[Data listing]
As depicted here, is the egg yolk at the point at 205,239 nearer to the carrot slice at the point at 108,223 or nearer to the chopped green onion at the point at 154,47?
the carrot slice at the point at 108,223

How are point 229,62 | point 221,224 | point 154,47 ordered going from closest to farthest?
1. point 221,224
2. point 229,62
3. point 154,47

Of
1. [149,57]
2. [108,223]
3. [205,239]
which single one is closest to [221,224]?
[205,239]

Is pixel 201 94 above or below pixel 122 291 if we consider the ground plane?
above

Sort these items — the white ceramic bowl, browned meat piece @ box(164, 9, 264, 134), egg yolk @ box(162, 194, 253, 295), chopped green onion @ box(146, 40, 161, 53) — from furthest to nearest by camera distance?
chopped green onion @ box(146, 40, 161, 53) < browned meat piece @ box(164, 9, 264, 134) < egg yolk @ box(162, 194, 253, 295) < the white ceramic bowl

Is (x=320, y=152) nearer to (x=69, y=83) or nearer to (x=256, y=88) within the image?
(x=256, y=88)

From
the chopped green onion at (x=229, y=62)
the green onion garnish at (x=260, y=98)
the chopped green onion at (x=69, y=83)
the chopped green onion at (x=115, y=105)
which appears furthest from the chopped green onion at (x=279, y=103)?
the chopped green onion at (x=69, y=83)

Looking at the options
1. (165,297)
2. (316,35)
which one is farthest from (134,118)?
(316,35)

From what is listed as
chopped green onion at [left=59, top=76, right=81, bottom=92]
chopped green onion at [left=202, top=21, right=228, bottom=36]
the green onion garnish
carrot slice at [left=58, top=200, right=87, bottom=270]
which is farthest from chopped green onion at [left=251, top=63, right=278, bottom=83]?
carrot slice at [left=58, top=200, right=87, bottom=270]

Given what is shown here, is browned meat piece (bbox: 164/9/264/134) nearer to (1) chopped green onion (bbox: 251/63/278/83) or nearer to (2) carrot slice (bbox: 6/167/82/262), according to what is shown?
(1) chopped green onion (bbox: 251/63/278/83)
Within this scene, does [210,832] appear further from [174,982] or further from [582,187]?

Brief
Output only the lines from the one holding "How are point" through the last line above, exactly as they appear.

Answer in full
How are point 229,62 | point 221,224 | point 154,47 ordered going from closest to farthest?
1. point 221,224
2. point 229,62
3. point 154,47

Of
1. [149,57]
2. [108,223]
3. [205,239]
which single one is closest to [221,224]?
[205,239]

Is pixel 201 94 above or below pixel 122 291 if we consider the ground plane?
above

Sort these items — the white ceramic bowl, browned meat piece @ box(164, 9, 264, 134), egg yolk @ box(162, 194, 253, 295), chopped green onion @ box(146, 40, 161, 53) — from furthest to nearest by camera distance?
chopped green onion @ box(146, 40, 161, 53) < browned meat piece @ box(164, 9, 264, 134) < egg yolk @ box(162, 194, 253, 295) < the white ceramic bowl

Is (x=320, y=152) nearer to (x=69, y=83) or nearer to (x=256, y=88) within the image?
(x=256, y=88)

From
the chopped green onion at (x=229, y=62)
the green onion garnish at (x=260, y=98)
the chopped green onion at (x=69, y=83)
the chopped green onion at (x=115, y=105)
which appears furthest from the chopped green onion at (x=279, y=103)?
the chopped green onion at (x=69, y=83)

Looking at the options
1. (165,297)
2. (316,35)
which one is farthest from (134,118)?
(316,35)

From what is listed as
chopped green onion at [left=59, top=76, right=81, bottom=92]
chopped green onion at [left=202, top=21, right=228, bottom=36]
the green onion garnish
carrot slice at [left=58, top=200, right=87, bottom=270]
which is farthest from chopped green onion at [left=251, top=63, right=278, bottom=83]?
carrot slice at [left=58, top=200, right=87, bottom=270]

Given what is shown here, is browned meat piece (bbox: 164/9/264/134) nearer to (1) chopped green onion (bbox: 251/63/278/83) or nearer to (2) carrot slice (bbox: 6/167/82/262), according to what is shown?
(1) chopped green onion (bbox: 251/63/278/83)
Within this scene, does [210,832] appear further from [174,982] or further from [582,187]?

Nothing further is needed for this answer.